Last night was another example, with an "old age" twist. I was in goal, playing with my Monday-Wednesday hockey crew that routinely takes to the ice at the Pingree School. In the past few months, I felt my "game" coming back together, following a long litany of injuries over the past two years. Not that I was always stopping the puck, mind you. But my body was feeling better and better, moving more comfortably. I was tracking the puck, getting into better position, feeling more balanced in my stance, lining up on my angles. I just "felt" right, even if the puck was still getting behind me more often then I'd like.

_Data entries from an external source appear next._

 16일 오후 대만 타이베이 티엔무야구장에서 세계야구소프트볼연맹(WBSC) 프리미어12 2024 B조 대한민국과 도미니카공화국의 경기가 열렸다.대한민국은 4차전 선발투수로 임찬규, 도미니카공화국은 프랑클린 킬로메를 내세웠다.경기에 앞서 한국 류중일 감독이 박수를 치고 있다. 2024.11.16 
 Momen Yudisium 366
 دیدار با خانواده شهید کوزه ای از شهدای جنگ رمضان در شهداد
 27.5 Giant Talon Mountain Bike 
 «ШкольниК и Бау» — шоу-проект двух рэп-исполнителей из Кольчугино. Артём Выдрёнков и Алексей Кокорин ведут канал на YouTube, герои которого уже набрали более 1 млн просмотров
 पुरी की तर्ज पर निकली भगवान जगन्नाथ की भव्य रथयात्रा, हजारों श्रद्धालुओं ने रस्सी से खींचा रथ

Finally, last night it all seemed to come together. After giving up an early tally, which was more of a fluke after the forward mishit the puck, I started stopping almost everything that came my way. My feet were underneath me, I was reading the play and moving well to the puck. I wasn't just in the game, I was on top of it (which, believe me, doesn't happen all that often these days!). It's even better when your teammates notice, and start commenting on how well you're playing. That ratchets up the confidence level, and my game almost always follows suit.

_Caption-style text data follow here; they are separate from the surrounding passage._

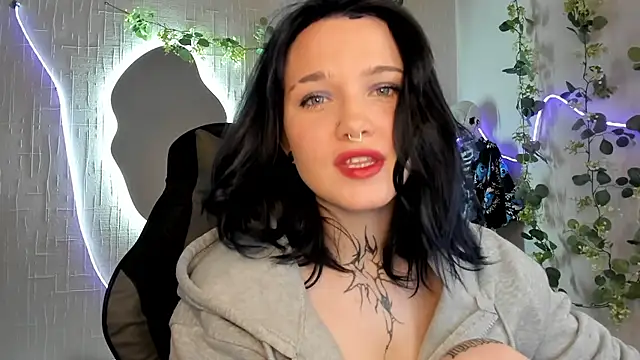 Snapshot of Elastikisss chatting on 05.18.26 Elastikisss online show from 05.18.26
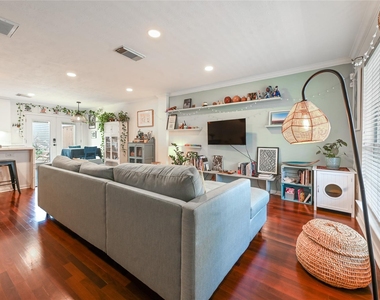 1004 Ruthven Street - Photo Thumbnail 1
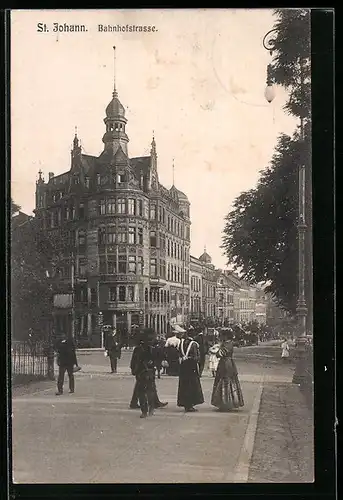 AK St. Johann, Bahnhofstrasse mit Flaneuren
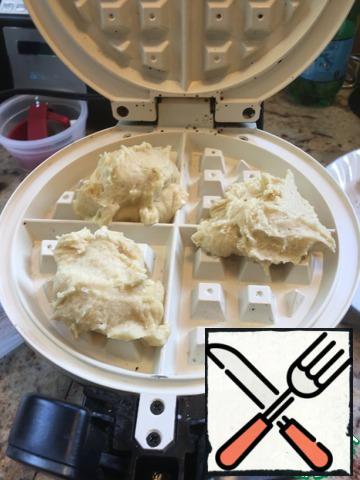 Preheat the waffle iron, put the dough in lumps 3 cm apart (a tablespoon for each lump). Close the waffle iron, bake until Golden light.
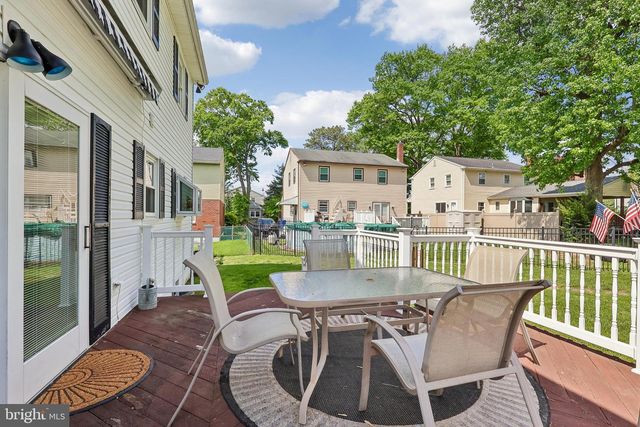2607 GRAND, Holmes, PA 19043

And then, an hour into the skate, it all came apart with one mad scramble in front of the net. More specifically, my right groin came apart. I knew immediately that I had hurt it bad (35 years experience gives you a pretty good read on your body). I tried stretching it out, but that only hurt more. I tried soldiering on, because there's nothing worse for a hockey game than playing without a goalie. But my right leg started feeling like a useless appendage, dragging behind me whenever I moved. Once I dropped into the butterfly - on my knees - I had as much mobility as a beached whale. Twice I tried to recover using my right leg, and twice I yelped like a beaten dog. The skate couldn't end fast enough. Finally, my good buddy Paul Erhard, who was playing for the "other guys" on this night, slipped two quick wrist shots past my right leg. After the second, I had to call it quits, knowing I was risking severe damage if I kept playing. And, as the old adage goes, we all "have to go to work in the morning."

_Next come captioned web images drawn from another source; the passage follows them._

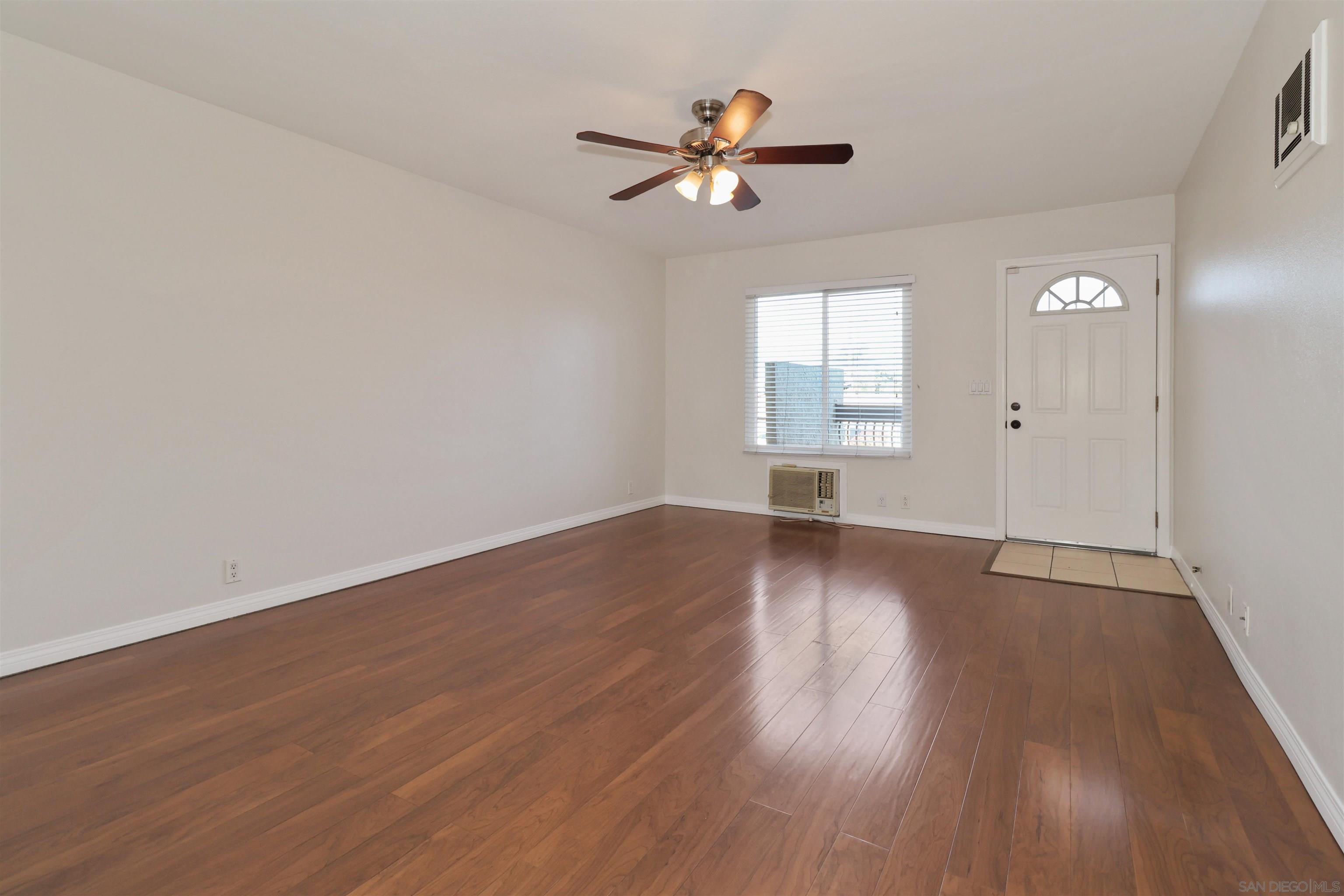 Detail Gallery Image 3 of 30 For 1160 E Washington Ave  #3,  El Cajon,  CA 92019 - 2 Beds | 2 Baths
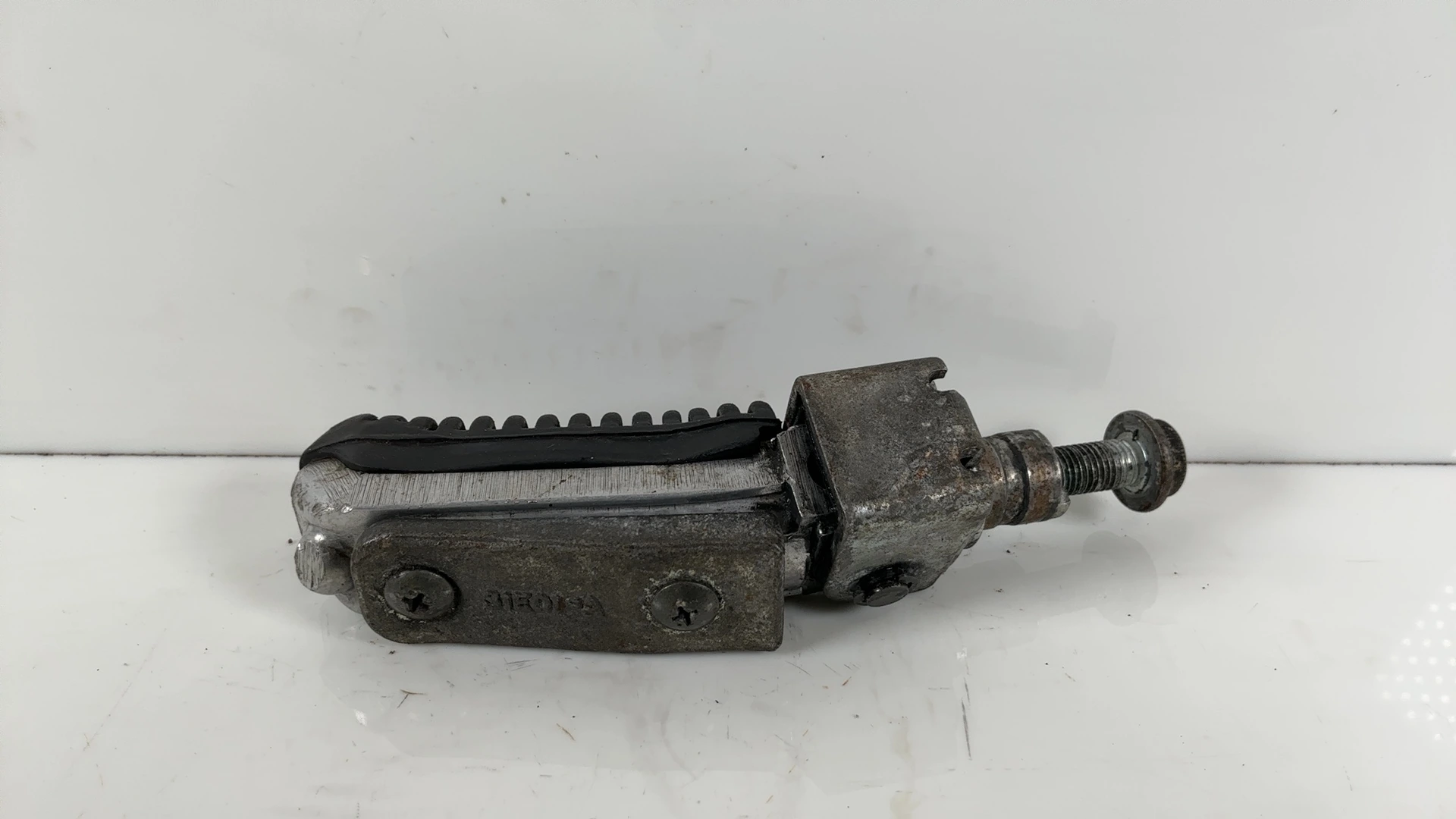 Suzuki Bandit GSF600 600cc Front Right Driver Foot Peg 1995-2004 OEM 43526-31E01 - Image 2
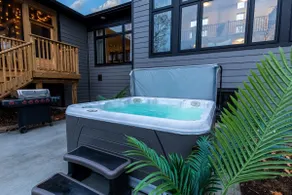 Northern Lights Muskoka w/ Hot Tub & Pool Table - Image 2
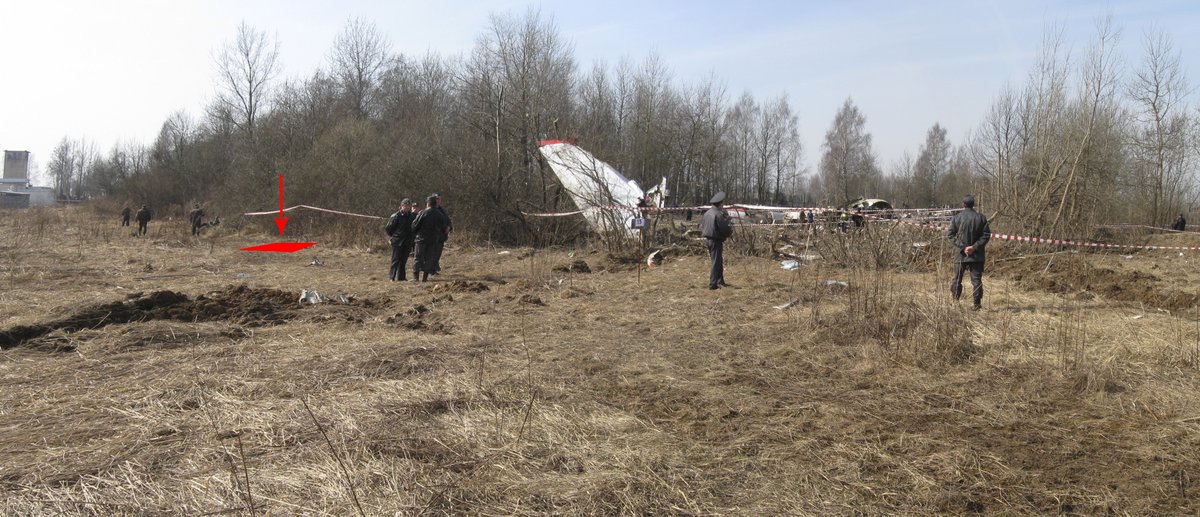 PodkomisjaS's tweet photo. 🔴Jeden z ważniejszych dowodów na rozpad samolotu Tu154M nr 101 w powietrzu został odnaleziony przez polskich archeologów, podczas prospekcji terenowej w 2010r. Jest to jest fragment okna kabiny pasażerskiej, odnaleziony przed głównym polem szczątków, na południe od trajektorii samolotu, w rejonie zasłoniętym od strony pola szczątków gęstymi zaroślami.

So I slumped onto the bench in the locker room. The guys had no idea how bad I was hurt, and I suppose that's a point of pride ... There's no crying in hockey. We may complain ad nauseum, but when you're hurt, you're expected to suck it up. It's one of the game's many unwritten rules that I admire. But I knew full well that I'd have to take at least two weeks off. That might be a tad over-optimistic, but my leagues start in mid-September, and I hope to be ready. I already have a somewhat checkered medical history (though hardly shocking for any Over-50 hockey player), and don't want to give the naysayers any more ammunition. I nursed a beer while I got changed, and then headed straight home for an ice pack. Of course, few things look more ridiculous than a middle-age athlete in his favorite leather recliner, sporting a bag of ice on his groin. But Lauri, my bride, knows her husband well enough not to make any off-color jokes. She know when I'm hurt, and she knows how much I hate it. And she understands how frustrated I get when my body doesn't cooperate with all my unrealistic demands. Plus, she didn't want to add insult to injury. She knew I felt partly responsible, since I don't work enough on my flexibility, which is akin to asking for an injury.

Thirty minutes later, after the groin - and all its neighboring body parts - were sufficiently chilled, I pried myself out of the recliner, popped an Ibuprofen, and shuffled off to bed. The groin will heal, eventually. But not nearly quick enough for my liking.